:: DATA FOR THIS EXERCISE
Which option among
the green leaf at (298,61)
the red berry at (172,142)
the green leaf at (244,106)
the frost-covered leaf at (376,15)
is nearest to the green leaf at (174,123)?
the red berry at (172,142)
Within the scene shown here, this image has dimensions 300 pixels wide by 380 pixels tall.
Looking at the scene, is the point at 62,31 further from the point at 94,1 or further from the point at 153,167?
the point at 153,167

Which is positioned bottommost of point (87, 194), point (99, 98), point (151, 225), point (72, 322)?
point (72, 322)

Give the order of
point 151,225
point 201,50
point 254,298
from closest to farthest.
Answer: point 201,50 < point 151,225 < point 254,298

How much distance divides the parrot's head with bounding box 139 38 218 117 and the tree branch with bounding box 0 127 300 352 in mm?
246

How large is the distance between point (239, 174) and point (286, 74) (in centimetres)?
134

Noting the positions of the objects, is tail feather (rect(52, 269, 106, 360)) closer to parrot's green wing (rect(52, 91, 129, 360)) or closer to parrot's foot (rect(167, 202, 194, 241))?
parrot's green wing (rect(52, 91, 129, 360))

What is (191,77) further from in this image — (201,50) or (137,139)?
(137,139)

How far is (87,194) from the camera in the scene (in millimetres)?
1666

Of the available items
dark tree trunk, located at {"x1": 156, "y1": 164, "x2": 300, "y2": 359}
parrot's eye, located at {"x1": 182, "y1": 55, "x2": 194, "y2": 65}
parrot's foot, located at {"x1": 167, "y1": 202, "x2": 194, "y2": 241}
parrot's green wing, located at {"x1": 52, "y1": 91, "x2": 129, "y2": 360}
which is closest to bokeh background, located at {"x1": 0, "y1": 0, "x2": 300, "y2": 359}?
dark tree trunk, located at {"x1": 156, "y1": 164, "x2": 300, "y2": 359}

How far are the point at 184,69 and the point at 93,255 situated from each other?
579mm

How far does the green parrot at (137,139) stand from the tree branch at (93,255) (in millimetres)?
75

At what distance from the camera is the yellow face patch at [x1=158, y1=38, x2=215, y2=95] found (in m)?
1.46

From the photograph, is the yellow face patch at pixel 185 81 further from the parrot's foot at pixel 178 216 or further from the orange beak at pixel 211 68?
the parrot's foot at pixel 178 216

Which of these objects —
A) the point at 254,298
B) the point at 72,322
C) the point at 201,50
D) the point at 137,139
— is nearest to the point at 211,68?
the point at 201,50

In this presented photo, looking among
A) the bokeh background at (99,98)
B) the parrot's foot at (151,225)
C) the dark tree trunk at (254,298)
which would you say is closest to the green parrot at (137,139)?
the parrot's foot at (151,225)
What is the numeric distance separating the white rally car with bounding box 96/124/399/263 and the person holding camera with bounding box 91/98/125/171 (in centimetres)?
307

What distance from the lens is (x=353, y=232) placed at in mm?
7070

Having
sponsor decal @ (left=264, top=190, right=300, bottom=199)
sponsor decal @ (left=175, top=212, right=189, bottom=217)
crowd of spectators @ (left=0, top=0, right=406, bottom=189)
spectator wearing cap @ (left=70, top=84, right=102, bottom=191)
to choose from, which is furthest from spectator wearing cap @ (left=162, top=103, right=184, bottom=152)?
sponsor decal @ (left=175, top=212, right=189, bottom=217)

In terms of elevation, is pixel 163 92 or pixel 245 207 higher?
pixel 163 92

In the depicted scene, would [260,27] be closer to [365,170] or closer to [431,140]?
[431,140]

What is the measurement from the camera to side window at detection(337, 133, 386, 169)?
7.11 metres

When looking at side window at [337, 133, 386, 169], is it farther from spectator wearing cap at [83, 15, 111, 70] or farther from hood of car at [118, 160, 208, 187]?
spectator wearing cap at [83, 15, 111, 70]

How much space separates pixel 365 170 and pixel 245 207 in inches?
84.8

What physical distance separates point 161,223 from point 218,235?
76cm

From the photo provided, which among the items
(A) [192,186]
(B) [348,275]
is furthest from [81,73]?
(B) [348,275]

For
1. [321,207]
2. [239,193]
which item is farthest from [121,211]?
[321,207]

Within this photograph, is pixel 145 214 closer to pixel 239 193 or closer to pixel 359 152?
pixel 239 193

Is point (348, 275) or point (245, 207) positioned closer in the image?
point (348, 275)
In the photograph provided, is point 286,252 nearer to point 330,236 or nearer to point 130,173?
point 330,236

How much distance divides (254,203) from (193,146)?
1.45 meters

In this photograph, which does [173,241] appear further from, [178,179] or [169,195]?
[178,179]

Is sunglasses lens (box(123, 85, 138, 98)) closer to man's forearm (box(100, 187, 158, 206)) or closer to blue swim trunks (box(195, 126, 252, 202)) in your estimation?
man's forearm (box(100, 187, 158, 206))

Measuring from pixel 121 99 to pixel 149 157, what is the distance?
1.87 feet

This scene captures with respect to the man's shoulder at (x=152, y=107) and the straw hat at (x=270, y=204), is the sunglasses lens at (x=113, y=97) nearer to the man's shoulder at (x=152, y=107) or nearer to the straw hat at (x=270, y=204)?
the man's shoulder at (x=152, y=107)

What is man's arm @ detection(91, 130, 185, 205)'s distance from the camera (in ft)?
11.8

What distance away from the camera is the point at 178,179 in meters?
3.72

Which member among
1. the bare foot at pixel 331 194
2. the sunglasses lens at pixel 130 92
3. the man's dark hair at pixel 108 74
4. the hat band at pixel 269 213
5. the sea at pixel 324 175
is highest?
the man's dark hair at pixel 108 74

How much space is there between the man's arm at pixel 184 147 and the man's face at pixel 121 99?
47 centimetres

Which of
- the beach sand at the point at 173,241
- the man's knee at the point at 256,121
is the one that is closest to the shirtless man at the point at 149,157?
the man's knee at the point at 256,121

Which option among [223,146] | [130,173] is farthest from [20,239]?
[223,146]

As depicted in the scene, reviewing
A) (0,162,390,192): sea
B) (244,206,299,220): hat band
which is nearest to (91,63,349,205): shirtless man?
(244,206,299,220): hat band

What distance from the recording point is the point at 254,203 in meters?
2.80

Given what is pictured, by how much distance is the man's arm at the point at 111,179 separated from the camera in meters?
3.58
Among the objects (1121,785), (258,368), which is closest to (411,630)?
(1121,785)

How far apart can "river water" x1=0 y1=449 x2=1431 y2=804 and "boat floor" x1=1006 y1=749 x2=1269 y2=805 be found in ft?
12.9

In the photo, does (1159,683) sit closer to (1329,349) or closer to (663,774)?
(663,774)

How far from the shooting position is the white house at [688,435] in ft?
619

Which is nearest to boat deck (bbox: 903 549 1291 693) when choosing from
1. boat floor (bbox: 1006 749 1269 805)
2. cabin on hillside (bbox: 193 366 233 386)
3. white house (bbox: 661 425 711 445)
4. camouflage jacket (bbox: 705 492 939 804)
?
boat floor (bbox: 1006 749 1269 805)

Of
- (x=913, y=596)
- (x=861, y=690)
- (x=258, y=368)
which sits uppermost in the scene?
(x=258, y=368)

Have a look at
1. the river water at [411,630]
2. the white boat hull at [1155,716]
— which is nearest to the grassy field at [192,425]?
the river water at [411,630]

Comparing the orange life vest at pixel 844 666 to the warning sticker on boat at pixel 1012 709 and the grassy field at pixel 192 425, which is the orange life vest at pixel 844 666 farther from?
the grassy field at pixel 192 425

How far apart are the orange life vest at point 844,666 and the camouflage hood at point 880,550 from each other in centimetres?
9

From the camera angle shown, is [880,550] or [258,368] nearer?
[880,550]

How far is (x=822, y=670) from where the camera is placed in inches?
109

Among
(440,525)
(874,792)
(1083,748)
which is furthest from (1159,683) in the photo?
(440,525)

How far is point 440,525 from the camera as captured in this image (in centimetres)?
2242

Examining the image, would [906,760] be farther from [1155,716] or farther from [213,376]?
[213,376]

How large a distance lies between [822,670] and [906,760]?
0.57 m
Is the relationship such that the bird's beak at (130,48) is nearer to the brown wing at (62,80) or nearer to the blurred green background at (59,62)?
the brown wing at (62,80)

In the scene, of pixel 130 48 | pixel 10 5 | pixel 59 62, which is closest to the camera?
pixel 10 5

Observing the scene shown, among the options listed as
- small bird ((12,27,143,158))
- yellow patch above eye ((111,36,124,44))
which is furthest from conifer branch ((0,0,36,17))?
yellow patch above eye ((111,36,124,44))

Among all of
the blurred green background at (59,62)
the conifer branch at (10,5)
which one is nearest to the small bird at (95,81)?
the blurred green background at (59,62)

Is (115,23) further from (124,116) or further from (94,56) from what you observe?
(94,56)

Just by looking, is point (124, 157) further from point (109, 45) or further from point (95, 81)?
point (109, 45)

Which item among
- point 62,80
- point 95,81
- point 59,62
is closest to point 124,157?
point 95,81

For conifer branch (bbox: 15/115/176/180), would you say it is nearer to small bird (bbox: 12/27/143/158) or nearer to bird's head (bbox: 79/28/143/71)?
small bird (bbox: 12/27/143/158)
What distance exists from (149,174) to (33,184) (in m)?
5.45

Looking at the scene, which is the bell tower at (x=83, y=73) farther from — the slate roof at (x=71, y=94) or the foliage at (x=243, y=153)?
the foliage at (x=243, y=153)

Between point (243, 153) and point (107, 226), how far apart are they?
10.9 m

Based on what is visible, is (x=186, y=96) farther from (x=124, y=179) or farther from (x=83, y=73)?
::::
Output the lines of the records above, word for word, from the line containing "At what distance" down to the line containing "7.11 metres", including both of those lines.

§ THE RESPONSE
At what distance from the camera is the yellow face patch at [x1=158, y1=38, x2=215, y2=95] found (in m)?
1.46

From the photograph, is the yellow face patch at pixel 185 81 further from the parrot's foot at pixel 178 216 or further from the orange beak at pixel 211 68?
the parrot's foot at pixel 178 216

Which of these objects —
A) the point at 254,298
B) the point at 72,322
C) the point at 201,50
D) the point at 137,139
— is nearest to the point at 211,68?
the point at 201,50

In this presented photo, looking among
A) the bokeh background at (99,98)
B) the parrot's foot at (151,225)
C) the dark tree trunk at (254,298)
which would you say is closest to the green parrot at (137,139)?
the parrot's foot at (151,225)
What is the numeric distance separating the white rally car with bounding box 96/124/399/263 and the person holding camera with bounding box 91/98/125/171 (in centimetres)?
307

What distance from the lens is (x=353, y=232) placed at in mm?
7070

Having
sponsor decal @ (left=264, top=190, right=300, bottom=199)
sponsor decal @ (left=175, top=212, right=189, bottom=217)
crowd of spectators @ (left=0, top=0, right=406, bottom=189)
spectator wearing cap @ (left=70, top=84, right=102, bottom=191)
to choose from, which is furthest from spectator wearing cap @ (left=162, top=103, right=184, bottom=152)?
sponsor decal @ (left=175, top=212, right=189, bottom=217)

In terms of elevation, is pixel 163 92 or pixel 245 207 higher?
pixel 163 92

In the depicted scene, would [260,27] be closer to [365,170] or closer to [431,140]?
[431,140]

What is the measurement from the camera to side window at detection(337, 133, 386, 169)?
7.11 metres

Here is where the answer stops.